Duomo di Belluno, sabato 21 ottobre 2017

Non possiamo omettere, prima di inoltrarci nel cuore di questo Vangelo, di osservare il modo con cui gli interlocutori di Gesù, quel giorno, si avvicinarono a lui. Gli si avvicinarono con animo ostile: “per vedere come cogliere in fallo Gesù”, nota il Vangelo. E Gesù avvertì quel loro animo e intento ostile; si rivolse a loro dicendo: “Ipocriti, perché volete mettermi alla prova?”.

Nonostante ciò, quelle persone, farisei ed erodiani, iniziarono con un grande elogio nei confronti di Gesù. Un elogio che in parte era adulatorio, perché erano ‘adulazione’ le parole: “Maestro, sappiamo che sei veritiero e insegni la via di Dio secondo verità”. Non erano certo convinti, quei farisei ed erodiani, che Gesù insegnasse la verità; anzi, lo consideravano un falso maestro, che insegnava cose contrarie alla loro fede e alla Legge di Mosè, tanto da cercare di cogliere Gesù in fallo per poterlo accusare e condannare.

Invece furono vero elogio le altre loro parole: “Tu non hai soggezione di alcuno, perché non guardi in faccia a nessuno”. In realtà Gesù era un uomo ‘libero’, che non si lasciava ricattare e sviare dalla verità dal pensiero di nessuno; non si lasciava influenzare da amicizie, corrompere da interessi personali o di parte. Egli era e perseguiva la verità senza cedimenti, senza compromessi; era uomo ‘libero’, forte, sicuro; non si sarebbe mai spostato di un millimetro dalla verità per compiacere qualcuno. Così dovrebbe essere anche il cristiano, sul suo esempio: fisso e fermo nella verità.
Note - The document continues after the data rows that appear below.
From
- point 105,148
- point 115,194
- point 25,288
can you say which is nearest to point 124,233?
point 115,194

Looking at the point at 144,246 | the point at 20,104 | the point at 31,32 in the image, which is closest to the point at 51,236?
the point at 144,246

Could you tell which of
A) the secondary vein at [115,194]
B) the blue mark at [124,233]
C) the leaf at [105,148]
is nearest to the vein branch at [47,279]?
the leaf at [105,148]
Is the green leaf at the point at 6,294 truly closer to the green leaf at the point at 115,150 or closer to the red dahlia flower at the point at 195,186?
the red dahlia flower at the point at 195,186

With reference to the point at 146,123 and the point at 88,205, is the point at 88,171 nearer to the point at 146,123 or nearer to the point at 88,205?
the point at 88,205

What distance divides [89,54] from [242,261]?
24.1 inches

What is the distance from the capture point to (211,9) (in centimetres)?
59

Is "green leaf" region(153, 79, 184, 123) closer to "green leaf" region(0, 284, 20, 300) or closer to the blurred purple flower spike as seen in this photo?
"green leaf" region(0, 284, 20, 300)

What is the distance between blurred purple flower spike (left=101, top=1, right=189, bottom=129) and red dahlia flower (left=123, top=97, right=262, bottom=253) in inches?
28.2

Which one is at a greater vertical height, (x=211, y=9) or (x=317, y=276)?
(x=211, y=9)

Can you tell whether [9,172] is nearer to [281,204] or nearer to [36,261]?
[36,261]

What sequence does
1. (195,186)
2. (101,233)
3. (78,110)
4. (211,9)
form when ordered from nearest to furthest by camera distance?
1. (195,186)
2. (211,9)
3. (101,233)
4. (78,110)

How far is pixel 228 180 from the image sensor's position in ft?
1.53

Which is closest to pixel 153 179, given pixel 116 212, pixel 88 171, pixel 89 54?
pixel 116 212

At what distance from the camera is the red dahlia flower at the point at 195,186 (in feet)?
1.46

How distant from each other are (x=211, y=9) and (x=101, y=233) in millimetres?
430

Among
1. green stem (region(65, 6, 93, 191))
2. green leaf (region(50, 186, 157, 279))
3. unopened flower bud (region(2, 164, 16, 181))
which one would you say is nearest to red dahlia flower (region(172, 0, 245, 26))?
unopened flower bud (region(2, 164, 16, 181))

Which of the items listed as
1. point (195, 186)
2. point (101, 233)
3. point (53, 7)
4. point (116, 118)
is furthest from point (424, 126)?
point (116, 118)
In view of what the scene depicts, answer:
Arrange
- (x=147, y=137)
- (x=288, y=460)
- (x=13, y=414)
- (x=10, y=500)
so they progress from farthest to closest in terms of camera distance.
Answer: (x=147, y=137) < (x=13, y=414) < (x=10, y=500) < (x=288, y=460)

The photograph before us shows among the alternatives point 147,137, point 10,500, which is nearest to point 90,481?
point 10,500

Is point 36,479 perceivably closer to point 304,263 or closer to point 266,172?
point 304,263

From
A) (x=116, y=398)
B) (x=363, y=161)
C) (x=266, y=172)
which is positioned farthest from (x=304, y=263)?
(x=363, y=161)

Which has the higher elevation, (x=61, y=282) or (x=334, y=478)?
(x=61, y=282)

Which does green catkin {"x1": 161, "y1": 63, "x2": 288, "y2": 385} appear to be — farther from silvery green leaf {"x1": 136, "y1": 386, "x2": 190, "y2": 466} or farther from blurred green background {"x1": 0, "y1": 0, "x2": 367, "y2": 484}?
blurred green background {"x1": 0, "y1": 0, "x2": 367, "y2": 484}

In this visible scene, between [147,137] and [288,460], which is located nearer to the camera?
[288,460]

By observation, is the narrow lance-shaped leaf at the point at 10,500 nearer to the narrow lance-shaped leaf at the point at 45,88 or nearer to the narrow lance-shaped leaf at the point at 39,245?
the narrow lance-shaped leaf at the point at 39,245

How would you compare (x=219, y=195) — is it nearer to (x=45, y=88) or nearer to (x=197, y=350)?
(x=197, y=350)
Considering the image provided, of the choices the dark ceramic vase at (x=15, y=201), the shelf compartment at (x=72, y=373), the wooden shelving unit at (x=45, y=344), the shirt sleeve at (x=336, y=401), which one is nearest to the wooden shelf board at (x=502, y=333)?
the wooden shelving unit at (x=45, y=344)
Il quesito posto da farisei ed erodiani a Gesù avrebbe dovuto metterlo in imbarazzo e porlo in posizione da essere attaccato. “E’ lecito, o no, pagare il tributo a Cesare?”, gli chiedono. Se avesse risposto ‘sì’, sarebbe andato contro le aspirazioni di autonomia del popolo che aspirava ad essere liberato dal giogo straniero ed essere governato dal solo JHWH; se avesse risposto ‘no’, si sarebbe esposto all’accusa di sedizione contro Roma.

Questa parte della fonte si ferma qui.